This repository is an official implementation of the paper Neural Subgraph Isomorphism Counting.
We propose a learning framework which augments different representation learning architectures and iteratively attends pattern and target data graphs to memorize subgraph isomorphisms for the global counting.

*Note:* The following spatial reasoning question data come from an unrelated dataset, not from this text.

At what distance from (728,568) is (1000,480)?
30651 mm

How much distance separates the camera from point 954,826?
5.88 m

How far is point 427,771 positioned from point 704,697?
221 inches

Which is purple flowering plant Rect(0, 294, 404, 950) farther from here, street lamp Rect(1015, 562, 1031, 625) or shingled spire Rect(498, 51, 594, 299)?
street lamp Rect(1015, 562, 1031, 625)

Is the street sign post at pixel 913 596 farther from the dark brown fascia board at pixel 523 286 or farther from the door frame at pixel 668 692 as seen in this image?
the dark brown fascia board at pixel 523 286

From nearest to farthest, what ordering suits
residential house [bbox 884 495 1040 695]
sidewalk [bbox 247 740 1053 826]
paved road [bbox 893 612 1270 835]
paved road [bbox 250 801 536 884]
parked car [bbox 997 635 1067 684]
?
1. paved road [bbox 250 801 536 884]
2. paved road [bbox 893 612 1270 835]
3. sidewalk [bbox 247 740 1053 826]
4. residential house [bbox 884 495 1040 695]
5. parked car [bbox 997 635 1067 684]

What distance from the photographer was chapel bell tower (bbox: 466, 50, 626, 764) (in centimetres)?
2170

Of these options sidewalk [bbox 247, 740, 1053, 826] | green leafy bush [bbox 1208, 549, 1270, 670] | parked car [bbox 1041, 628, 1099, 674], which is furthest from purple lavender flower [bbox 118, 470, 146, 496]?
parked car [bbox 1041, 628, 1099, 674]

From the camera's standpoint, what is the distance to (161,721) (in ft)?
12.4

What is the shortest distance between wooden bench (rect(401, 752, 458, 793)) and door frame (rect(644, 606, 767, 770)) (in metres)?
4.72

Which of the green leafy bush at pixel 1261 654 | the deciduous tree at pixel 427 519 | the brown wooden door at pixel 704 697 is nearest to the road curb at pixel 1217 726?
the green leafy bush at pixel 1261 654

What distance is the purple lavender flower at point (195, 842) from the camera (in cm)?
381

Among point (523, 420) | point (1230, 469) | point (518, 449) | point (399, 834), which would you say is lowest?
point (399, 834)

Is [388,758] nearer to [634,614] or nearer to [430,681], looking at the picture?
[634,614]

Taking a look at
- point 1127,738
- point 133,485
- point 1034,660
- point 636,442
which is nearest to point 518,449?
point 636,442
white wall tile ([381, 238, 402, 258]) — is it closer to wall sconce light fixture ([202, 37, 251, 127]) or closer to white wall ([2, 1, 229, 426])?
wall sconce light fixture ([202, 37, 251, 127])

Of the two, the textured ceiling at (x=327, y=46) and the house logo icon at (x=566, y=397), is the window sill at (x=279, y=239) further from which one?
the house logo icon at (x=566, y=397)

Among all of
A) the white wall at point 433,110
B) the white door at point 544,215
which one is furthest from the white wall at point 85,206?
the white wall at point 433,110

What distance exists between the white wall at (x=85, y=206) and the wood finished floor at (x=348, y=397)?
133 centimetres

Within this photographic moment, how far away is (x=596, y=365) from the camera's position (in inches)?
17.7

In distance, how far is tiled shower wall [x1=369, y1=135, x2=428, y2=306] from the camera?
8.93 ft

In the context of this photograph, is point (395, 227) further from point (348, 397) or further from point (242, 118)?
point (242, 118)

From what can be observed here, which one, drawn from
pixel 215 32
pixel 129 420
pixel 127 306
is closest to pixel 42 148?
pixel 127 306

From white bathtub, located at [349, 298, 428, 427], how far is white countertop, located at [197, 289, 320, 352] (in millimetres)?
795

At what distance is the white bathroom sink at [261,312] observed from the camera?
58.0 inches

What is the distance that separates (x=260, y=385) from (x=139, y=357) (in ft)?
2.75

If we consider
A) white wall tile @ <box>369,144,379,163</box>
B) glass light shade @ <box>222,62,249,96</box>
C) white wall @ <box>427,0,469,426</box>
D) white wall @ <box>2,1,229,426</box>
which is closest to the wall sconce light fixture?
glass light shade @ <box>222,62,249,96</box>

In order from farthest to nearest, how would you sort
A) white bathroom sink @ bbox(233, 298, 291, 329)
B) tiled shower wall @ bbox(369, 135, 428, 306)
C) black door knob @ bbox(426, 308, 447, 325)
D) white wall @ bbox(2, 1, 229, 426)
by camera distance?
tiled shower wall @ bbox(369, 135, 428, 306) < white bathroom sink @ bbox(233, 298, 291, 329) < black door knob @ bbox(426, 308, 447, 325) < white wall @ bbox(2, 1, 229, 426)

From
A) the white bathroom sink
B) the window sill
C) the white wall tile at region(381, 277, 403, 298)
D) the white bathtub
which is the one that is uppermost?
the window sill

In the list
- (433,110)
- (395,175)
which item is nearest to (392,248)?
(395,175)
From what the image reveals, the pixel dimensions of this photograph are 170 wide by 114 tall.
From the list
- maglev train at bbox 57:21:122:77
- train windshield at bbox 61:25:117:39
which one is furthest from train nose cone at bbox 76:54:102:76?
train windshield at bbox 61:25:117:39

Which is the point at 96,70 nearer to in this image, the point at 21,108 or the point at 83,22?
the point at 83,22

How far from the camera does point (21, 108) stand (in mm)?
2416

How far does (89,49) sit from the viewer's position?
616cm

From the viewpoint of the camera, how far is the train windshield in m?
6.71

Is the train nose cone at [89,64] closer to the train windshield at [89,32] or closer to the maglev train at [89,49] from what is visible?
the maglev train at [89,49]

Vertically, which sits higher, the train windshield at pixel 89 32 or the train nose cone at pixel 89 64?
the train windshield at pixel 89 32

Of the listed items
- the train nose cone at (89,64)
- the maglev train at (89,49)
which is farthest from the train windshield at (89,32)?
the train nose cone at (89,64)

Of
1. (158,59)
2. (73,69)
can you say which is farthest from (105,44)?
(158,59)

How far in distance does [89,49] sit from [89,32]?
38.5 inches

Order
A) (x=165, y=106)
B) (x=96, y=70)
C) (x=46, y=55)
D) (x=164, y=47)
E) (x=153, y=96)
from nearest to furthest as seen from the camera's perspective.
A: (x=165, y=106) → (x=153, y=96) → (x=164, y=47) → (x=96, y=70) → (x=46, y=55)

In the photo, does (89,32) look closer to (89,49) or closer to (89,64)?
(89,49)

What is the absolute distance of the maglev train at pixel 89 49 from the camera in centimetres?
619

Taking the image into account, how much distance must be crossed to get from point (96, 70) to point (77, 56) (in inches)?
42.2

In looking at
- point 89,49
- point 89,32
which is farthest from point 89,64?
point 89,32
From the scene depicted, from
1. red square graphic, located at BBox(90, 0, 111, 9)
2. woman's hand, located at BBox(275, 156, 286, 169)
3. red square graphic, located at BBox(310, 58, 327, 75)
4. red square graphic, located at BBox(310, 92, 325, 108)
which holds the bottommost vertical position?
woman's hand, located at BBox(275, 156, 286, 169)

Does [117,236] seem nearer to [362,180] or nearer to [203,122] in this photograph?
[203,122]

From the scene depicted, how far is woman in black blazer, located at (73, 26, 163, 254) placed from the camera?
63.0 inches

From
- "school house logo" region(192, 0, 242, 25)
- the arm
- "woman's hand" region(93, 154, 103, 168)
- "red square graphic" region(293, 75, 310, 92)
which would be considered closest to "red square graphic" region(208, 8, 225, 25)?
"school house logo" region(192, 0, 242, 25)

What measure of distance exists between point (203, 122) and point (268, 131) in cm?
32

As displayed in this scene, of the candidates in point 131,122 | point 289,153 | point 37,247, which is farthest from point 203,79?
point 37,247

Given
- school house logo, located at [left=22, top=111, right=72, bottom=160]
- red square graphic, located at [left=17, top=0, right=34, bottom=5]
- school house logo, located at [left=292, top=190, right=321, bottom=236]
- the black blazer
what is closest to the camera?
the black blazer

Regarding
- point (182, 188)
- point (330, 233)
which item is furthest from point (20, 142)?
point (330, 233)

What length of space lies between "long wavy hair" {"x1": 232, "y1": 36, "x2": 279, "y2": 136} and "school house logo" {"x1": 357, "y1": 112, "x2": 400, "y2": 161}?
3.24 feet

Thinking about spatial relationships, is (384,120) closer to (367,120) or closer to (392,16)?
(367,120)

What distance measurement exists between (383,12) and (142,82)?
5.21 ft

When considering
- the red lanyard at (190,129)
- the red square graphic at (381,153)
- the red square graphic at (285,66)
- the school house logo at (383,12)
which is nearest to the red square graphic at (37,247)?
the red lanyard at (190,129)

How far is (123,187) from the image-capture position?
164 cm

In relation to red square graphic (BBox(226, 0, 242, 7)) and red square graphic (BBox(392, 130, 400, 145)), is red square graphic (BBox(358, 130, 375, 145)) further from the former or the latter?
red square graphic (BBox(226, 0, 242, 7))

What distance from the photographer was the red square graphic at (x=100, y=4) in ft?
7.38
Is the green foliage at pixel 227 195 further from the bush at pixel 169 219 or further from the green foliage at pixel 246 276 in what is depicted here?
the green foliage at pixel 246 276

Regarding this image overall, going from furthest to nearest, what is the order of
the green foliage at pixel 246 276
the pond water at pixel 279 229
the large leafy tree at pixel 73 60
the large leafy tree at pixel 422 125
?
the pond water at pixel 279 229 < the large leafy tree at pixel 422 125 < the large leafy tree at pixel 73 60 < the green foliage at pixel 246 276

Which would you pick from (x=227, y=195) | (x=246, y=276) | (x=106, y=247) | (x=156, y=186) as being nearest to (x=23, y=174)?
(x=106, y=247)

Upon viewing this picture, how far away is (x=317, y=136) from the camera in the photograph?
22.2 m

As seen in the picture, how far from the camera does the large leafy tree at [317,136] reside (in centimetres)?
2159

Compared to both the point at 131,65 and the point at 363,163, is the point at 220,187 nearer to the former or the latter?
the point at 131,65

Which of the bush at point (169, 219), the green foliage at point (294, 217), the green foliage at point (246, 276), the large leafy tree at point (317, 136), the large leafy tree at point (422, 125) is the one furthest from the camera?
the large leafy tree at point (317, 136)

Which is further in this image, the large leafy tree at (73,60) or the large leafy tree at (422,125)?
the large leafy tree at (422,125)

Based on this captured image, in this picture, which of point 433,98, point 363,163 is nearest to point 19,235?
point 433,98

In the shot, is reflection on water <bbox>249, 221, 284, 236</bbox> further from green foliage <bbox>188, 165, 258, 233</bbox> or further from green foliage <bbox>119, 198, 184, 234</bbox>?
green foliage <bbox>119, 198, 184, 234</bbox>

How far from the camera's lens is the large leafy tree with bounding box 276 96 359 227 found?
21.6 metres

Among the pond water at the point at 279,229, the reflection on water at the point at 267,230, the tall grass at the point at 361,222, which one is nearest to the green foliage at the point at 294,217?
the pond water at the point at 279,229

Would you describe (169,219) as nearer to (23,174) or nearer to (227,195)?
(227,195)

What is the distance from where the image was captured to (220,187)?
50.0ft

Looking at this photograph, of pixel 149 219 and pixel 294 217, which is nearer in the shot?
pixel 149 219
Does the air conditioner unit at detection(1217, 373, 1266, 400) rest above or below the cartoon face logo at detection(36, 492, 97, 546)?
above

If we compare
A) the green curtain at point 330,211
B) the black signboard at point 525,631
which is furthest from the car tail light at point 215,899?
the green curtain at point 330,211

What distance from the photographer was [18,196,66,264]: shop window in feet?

We can use the minimum code (with the minimum lexicographic order) defined by Xifeng Yan to convert a graph to a sequence and use sequence models, e.g., CNN, LSTM, and Transformer-XL. A more direct apporach is to use graph covlutional networks to learn representations, e.g., RGCN, RGIN.
As for the interaction module, simple pooling is obviously not enough. We design the Memory Attention Predict Network (MemAttnPredictNet) and Dynamic Intermedium Attention Memory (DIAMNet), you can try them in the following reproduction part.
- tqdm
- numpy
- pandas
- scipy
- tensorboardX
- python-igraph == 0.9.11
- torch >= 1.3.0
- dgl == 0.4.3post2
The data in the KDD paper is available at OneDrive.
You can also generate data by modifying run.py
to set CONFIG
and run
cd generator
python run.py
For the MUTAG data, you can use the mutag_convertor.py
to generate the raw graphs.
cd convertor
python mutag_convertor.py
You can use generator\mutag_generator.py
to generate patterns. But be careful of duplications.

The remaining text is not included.